▸ TEXTE FOURNI
--*--
Vulnérabilité accrue aux chocs géopolitiques

En ce qui concerne la montée des tensions géopolitiques, l’endettement et la faiblesse économique des États-Unis sont inquiétants car une grande partie de la dette américaine est financée par des investisseurs étrangers. Si le scepticisme quant à la capacité du gouvernement à rembourser sa dette s’accroît, le souhait d’investir sur les marchés de capitaux américains peut être compromis. Plus les États-Unis s’endetteront, plus le risque de crédit sera pris en compte dans leurs actifs d’investissement, même si les points de départ sont solides. Simultanément, avec l’escalade des tensions géopolitiques, la capacité des États-Unis à emprunter des capitaux supplémentaires pourrait diminuer, ce qui mettrait en péril leur capacité à honorer leurs obligations financières et à soutenir leurs alliances stratégiques. L’affaiblissement de la situation économique pourrait donc constituer une menace accrue pour la sécurité nationale et augmenter la vulnérabilité des États-Unis aux chocs géopolitiques.
--*--
▸ SECTION DES DONNÉES
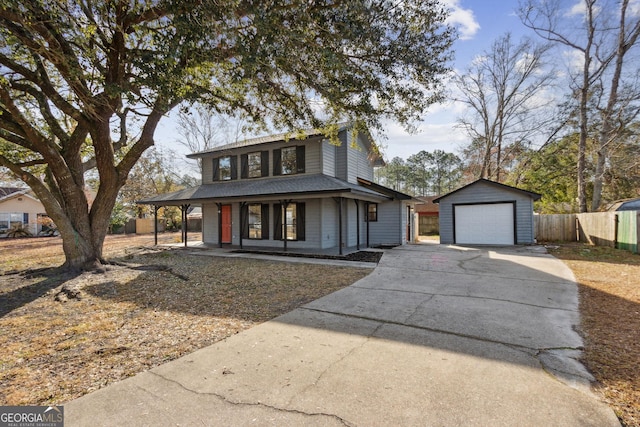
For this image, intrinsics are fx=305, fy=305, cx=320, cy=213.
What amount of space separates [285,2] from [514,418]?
672 cm

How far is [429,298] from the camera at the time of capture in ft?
18.4

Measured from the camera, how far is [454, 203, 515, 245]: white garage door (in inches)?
568

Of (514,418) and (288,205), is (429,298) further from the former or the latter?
(288,205)

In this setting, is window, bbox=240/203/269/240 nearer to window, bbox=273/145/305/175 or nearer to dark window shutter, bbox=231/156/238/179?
window, bbox=273/145/305/175

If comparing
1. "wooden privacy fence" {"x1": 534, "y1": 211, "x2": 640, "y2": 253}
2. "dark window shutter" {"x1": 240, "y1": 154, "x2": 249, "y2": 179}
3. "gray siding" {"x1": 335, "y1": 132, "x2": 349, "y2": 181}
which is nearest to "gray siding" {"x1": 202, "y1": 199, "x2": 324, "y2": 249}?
"dark window shutter" {"x1": 240, "y1": 154, "x2": 249, "y2": 179}

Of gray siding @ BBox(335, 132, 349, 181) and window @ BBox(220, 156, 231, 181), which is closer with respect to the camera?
gray siding @ BBox(335, 132, 349, 181)

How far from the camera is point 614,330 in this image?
3963mm

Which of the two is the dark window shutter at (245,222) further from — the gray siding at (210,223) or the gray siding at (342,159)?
the gray siding at (342,159)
--*--
▸ CONSIGNE
D'après le texte sur la vulnérabilité des États-Unis aux chocs géopolitiques, par qui une grande partie de la dette américaine est-elle financée ?

▸ VOTRE RÉPONSE
Par des investisseurs étrangers.